Rwanda, Jan 19 – Rwanda, Tanzania, Kenya, Burundi, and Uganda are among the East Africa countries that remain competitive in the East African region. From investments to infrastructure, the countries have continued to grow on a daily basis.
According to a report, the region remains on the pole position as the fastest growing sub-region on the content. A lot of efforts have been made to ensure the economy around the region improves. A number of policies that have been mended have been the major key factors to facilitate the development amongst the countries.
According to Khaled Hussein, Chief of Forecasting Section Macroeconomic Policy Division of the UNECA, the widening of local markets has given companies a cutting edge in getting more returns on investments. They have generated more revenue as opposed to the moment they could access limited market for their commodities.
Infrastructure developments have benefited industries as they could finally access areas where it was inaccessible for their domestic products. Poor infrastructure has shied off growth of businesses in the remote areas, enhancing imbalance in economic growth. However, with improvements being made, the GDP performance seems to be growing.

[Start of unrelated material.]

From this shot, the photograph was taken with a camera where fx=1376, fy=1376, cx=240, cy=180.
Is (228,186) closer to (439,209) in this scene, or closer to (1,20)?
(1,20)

East Africa GDP is set to rise by 3.5 per cent in 2018, with little reliance on imports. The stability of the region will be through more of exports by local industries given a chance to compete in the global markets.2.5 per cent will be catapulted by key players supporting the various fields in the economy.
Automobile investors have started making their marks on the East Africa region with Volkswagen penetrating the Rwanda market and set to begin its operations in April. Toyota and Foton have as well made their works earlier this year with the competition set to bring other business opportunities on board. Governments are still working on their projects for the new year to increase the GDP outlook.